Given a description of the number of snooker balls still on a table, determine the maximum number of possible points remaining to be scored. Initially any ball can be hit (it isn’t known whether the red or coloured balls are “on”), but thereafter players can’t pot 2 consecutive reds, and if a non-red is potted and reds remain on the table, the next ball potted must be red. Assume that only one ball is potted per shot.
This is mainly a straightforward implementation – the main snag is that if you have only red balls, then regardless of how many there are the right answer is 1. I think I messed up the first time because I fixed this edge case (which is the last of the sample tests), but accidentally ended up printing “1” before the correct answer on all of the other tests…
I: I Work All Day
Correct answer at 13 minutes (4 minutes spent).
This was basically decoding the problem statement and figuring out that “what’s left over after repeated subtraction” refers to the modulo operator. I probably could have got this one out faster if I was still comfortable with C++.
J: Just a Minim
Correct answer at 17 minutes (4 minutes spent).
Figure out the length of a tune given the length of note values. Again, raw implementation. I’m surprised this even took 4 minutes, though that might well have been because I went through all the sample tests, and also did the “hacky” approach of hardcoding the strings. There was a slightly faster to write up solution that involved special casing 0, and then writing 1/x for the others. I also might have wasted some time because I was concerned about floating point rounding errors and so calculated things in terms of sixteenths. (That’s not needed because these numbers have exact binary representations, and the problem limits would be very unlikely to result in a loss of precision.)
F: Flipping Coins
Correct answer at 26 minutes (8 minutes spent).
You have n coins, all initially tails up, and k coin flips which you are obliged to exercise – but you can choose which coin to flip. At the end of the game you keep all coins that are heads up. What’s the expected number of coins you can keep (with optimal play)?
This one is figuring out the right strategy (pretty simple – always flip something that’s tail side up if you can) and then writing a recurrence relation. There are overlapping subproblems, so a quick bit of memoisation is needed, but it is not hard to implement. I’m surprised how much candidates appeared to struggle with this problem. I guess it requires a little bit more familiarity with thinking in terms of probabilities, which has tended to be one of my stronger points at contests like these.
D: Deranging Hat
Wrong answers at 50, 53, 61 minutes. Correct answer at 89 minutes (63 minutes total spent).
A sorting network consists of comparators; given two indices i and j (importantly, in that order), if i is greater than j, then the letters at those indices are swapped. Given a string, build the sorting network that would “sort” the traditionally sorted version of that string back into the original string. For example, given the string “dude”, you would need to transform “ddeu” to “dude”, perhaps by comparing 4 and 2 and swapping them, and then 3 and 4 (and then swapping them). The sorting network can’t be more than ~10X the length of the string, in the worst case.

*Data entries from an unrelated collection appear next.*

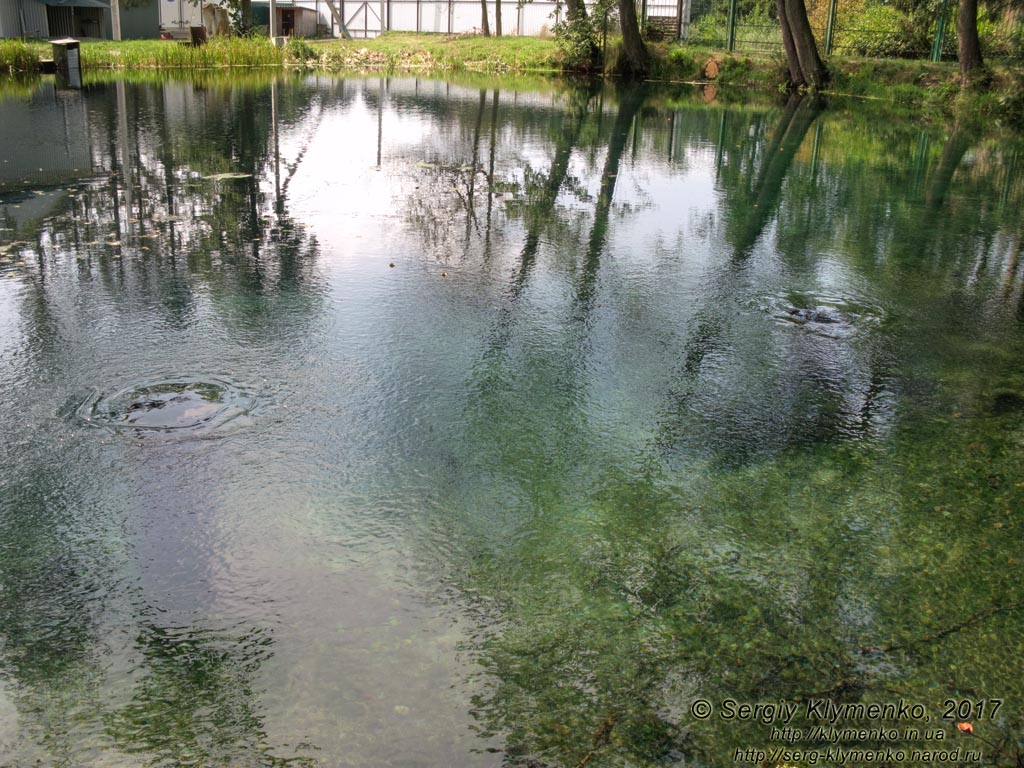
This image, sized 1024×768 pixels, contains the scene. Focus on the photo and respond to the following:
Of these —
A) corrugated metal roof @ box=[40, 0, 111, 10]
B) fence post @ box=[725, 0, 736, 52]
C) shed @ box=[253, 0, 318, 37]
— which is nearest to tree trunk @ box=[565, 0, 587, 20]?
fence post @ box=[725, 0, 736, 52]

It took me quite a while to figure out what the problem statement meant. I came up with a reasonable idea (swap each letter into its right place, iterating through the string once), but was needlessly worried about performance and started doing a lot of fiddly book-keeping with Maps of SortedSets; there was a difficult-to-trace bug in there. I then gave up some time after 61 minutes and reimplemented things with a much simpler temporary char-array solution, which worked.
A: Alien Sunset
Correct answer at 104 minutes (15 minutes spent).
Given day lengths on multiple planets and times of sunrise/sunset, find the first time within a given time window where it is dark everywhere.
I avoided this at first because it looked like an Interval Tree kind of problem. Though seeing that many people solved it, I had a closer look and it looked like writing something in O(planets * allowed time window) would work. Thus, simply start from 1 and test each possible time interval to see if it is indeed dark everywhere, and if it is return. There was a bit of a snag with some planets having daylight hours crossing zero, but nothing too difficult to manage.
E: Education
Correct answer at 140 minutes (36 minutes spent).
A school has N departments, each with some number of students Si; they need to move to a new set of buildings, which each have capacity Ti and cost Ci (but they cannot share buildings). Minimise the total cost of all buildings, while fitting all of the students in (if possible).
I figured to sort the departments in descending order of size and then thought of some kind of dynamic programming based solution. I then realised I could do better; a greedy solution which picked the cheapest available building could actually work, if one was considering departments in descending order of size. This led rather quickly to one possible solution: sort the departments in descending order of size, and then populate a priority queue (highest priority = lowest cost) with permissible buildings. As larger departments are housed, smaller buildings can be added to the permissible pool, though we still want to ensure that large but cheap buildings would be used first. If the queue ever ran dry, the assignment would be impossible.
Five problems remain that are somewhat more difficult (at least in my opinion).
Thoughts
There are certain skills that I’m still reasonably comfortable with, like mathematics in terms of computation. There are others like computational geometry that I don’t remember too well (as we’ll see in part 2). The first part of these contests is typically a speedy rush to get credit for as many problems as possible; usually somewhere between the 5 and 7 problem mark things slow down a bit. The second part for me tends to be more interesting, though I find that the focus changes from speed to actually thinking hard about algorithms – and very often fretting over implementation as well.